* [WHAT NEEDS TO BE DONE]: What you give back must match the data below character for character.

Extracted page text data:

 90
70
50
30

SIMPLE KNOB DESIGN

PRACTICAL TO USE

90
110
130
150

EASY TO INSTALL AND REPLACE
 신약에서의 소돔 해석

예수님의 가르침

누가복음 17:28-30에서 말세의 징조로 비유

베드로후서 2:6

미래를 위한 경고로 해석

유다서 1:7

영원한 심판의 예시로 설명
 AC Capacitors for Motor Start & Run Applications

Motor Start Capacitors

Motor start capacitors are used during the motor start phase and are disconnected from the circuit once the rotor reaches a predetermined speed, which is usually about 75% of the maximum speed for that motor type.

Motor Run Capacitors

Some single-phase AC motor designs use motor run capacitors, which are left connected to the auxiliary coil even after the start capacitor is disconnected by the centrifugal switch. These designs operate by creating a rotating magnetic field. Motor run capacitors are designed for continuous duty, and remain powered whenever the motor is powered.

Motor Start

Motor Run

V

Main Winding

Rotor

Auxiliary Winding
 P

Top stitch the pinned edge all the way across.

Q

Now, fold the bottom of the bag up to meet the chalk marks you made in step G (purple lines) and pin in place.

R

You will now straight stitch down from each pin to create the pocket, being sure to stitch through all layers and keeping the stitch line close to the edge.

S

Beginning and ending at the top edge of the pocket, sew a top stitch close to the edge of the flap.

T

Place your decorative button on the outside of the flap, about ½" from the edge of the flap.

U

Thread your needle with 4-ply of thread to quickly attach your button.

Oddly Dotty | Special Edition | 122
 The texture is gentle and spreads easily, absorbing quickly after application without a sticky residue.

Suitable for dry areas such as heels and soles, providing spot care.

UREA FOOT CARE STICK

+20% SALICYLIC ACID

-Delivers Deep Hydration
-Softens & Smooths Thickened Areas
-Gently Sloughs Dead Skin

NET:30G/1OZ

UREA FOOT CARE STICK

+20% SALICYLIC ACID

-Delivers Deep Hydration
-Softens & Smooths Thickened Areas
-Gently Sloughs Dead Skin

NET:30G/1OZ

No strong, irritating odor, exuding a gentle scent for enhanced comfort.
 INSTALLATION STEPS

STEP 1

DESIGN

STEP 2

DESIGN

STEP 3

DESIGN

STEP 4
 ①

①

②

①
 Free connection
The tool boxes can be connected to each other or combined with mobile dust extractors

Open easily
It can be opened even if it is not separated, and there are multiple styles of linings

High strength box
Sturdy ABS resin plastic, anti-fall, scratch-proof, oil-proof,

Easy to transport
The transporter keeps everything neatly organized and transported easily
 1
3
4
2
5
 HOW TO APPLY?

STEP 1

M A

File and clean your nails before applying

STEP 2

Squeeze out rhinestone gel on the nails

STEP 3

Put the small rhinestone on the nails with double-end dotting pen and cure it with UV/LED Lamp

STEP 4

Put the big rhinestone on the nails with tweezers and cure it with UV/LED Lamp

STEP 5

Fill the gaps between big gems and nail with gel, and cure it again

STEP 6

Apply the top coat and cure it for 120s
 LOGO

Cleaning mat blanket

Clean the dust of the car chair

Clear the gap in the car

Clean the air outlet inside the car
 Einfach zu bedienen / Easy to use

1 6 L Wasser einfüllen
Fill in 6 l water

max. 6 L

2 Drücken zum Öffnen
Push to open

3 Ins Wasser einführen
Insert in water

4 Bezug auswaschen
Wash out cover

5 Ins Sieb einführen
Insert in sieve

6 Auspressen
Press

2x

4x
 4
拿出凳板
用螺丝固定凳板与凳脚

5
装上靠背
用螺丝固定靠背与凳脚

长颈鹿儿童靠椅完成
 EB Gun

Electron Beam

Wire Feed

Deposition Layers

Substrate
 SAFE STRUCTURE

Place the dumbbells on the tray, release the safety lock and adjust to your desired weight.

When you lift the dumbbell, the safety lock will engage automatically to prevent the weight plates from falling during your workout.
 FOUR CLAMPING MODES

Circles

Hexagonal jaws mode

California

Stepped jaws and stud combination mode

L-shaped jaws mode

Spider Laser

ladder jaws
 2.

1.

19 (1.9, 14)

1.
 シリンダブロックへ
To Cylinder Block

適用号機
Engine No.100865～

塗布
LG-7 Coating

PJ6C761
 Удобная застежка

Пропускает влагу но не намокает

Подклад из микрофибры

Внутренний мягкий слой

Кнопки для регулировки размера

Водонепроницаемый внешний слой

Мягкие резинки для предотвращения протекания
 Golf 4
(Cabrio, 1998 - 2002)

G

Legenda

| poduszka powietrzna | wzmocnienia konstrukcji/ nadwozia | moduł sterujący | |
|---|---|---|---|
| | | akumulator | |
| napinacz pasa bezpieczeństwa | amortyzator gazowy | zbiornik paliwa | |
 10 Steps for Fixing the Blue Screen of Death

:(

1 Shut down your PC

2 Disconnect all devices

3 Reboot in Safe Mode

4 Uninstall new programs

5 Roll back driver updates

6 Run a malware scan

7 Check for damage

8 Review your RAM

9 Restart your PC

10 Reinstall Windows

* [RESPONSE BELOW]:
 90
70
50
30

SIMPLE KNOB DESIGN

PRACTICAL TO USE

90
110
130
150

EASY TO INSTALL AND REPLACE
 신약에서의 소돔 해석

예수님의 가르침

누가복음 17:28-30에서 말세의 징조로 비유

베드로후서 2:6

미래를 위한 경고로 해석

유다서 1:7

영원한 심판의 예시로 설명
 AC Capacitors for Motor Start & Run Applications

Motor Start Capacitors

Motor start capacitors are used during the motor start phase and are disconnected from the circuit once the rotor reaches a predetermined speed, which is usually about 75% of the maximum speed for that motor type.

Motor Run Capacitors

Some single-phase AC motor designs use motor run capacitors, which are left connected to the auxiliary coil even after the start capacitor is disconnected by the centrifugal switch. These designs operate by creating a rotating magnetic field. Motor run capacitors are designed for continuous duty, and remain powered whenever the motor is powered.

Motor Start

Motor Run

V

Main Winding

Rotor

Auxiliary Winding
 P

Top stitch the pinned edge all the way across.

Q

Now, fold the bottom of the bag up to meet the chalk marks you made in step G (purple lines) and pin in place.

R

You will now straight stitch down from each pin to create the pocket, being sure to stitch through all layers and keeping the stitch line close to the edge.

S

Beginning and ending at the top edge of the pocket, sew a top stitch close to the edge of the flap.

T

Place your decorative button on the outside of the flap, about ½" from the edge of the flap.

U

Thread your needle with 4-ply of thread to quickly attach your button.

Oddly Dotty | Special Edition | 122
 The texture is gentle and spreads easily, absorbing quickly after application without a sticky residue.

Suitable for dry areas such as heels and soles, providing spot care.

UREA FOOT CARE STICK

+20% SALICYLIC ACID

-Delivers Deep Hydration
-Softens & Smooths Thickened Areas
-Gently Sloughs Dead Skin

NET:30G/1OZ

UREA FOOT CARE STICK

+20% SALICYLIC ACID

-Delivers Deep Hydration
-Softens & Smooths Thickened Areas
-Gently Sloughs Dead Skin

NET:30G/1OZ

No strong, irritating odor, exuding a gentle scent for enhanced comfort.
 INSTALLATION STEPS

STEP 1

DESIGN

STEP 2

DESIGN

STEP 3

DESIGN

STEP 4
 ①

①

②

①
 Free connection
The tool boxes can be connected to each other or combined with mobile dust extractors

Open easily
It can be opened even if it is not separated, and there are multiple styles of linings

High strength box
Sturdy ABS resin plastic, anti-fall, scratch-proof, oil-proof,

Easy to transport
The transporter keeps everything neatly organized and transported easily
 1
3
4
2
5
 HOW TO APPLY?

STEP 1

M A

File and clean your nails before applying

STEP 2

Squeeze out rhinestone gel on the nails

STEP 3

Put the small rhinestone on the nails with double-end dotting pen and cure it with UV/LED Lamp

STEP 4

Put the big rhinestone on the nails with tweezers and cure it with UV/LED Lamp

STEP 5

Fill the gaps between big gems and nail with gel, and cure it again

STEP 6

Apply the top coat and cure it for 120s
 LOGO

Cleaning mat blanket

Clean the dust of the car chair

Clear the gap in the car

Clean the air outlet inside the car
 Einfach zu bedienen / Easy to use

1 6 L Wasser einfüllen
Fill in 6 l water

max. 6 L

2 Drücken zum Öffnen
Push to open

3 Ins Wasser einführen
Insert in water

4 Bezug auswaschen
Wash out cover

5 Ins Sieb einführen
Insert in sieve

6 Auspressen
Press

2x

4x
 4
拿出凳板
用螺丝固定凳板与凳脚

5
装上靠背
用螺丝固定靠背与凳脚

长颈鹿儿童靠椅完成
 EB Gun

Electron Beam

Wire Feed

Deposition Layers

Substrate
 SAFE STRUCTURE

Place the dumbbells on the tray, release the safety lock and adjust to your desired weight.

When you lift the dumbbell, the safety lock will engage automatically to prevent the weight plates from falling during your workout.
 FOUR CLAMPING MODES

Circles

Hexagonal jaws mode

California

Stepped jaws and stud combination mode

L-shaped jaws mode

Spider Laser

ladder jaws
 2.

1.

19 (1.9, 14)

1.
 シリンダブロックへ
To Cylinder Block

適用号機
Engine No.100865～

塗布
LG-7 Coating

PJ6C761
 Удобная застежка

Пропускает влагу но не намокает

Подклад из микрофибры

Внутренний мягкий слой

Кнопки для регулировки размера

Водонепроницаемый внешний слой

Мягкие резинки для предотвращения протекания
 Golf 4
(Cabrio, 1998 - 2002)

G

Legenda

| poduszka powietrzna | wzmocnienia konstrukcji/ nadwozia | moduł sterujący | |
|---|---|---|---|
| | | akumulator | |
| napinacz pasa bezpieczeństwa | amortyzator gazowy | zbiornik paliwa | |
 10 Steps for Fixing the Blue Screen of Death

:(

1 Shut down your PC

2 Disconnect all devices

3 Reboot in Safe Mode

4 Uninstall new programs

5 Roll back driver updates

6 Run a malware scan

7 Check for damage

8 Review your RAM

9 Restart your PC

10 Reinstall Windows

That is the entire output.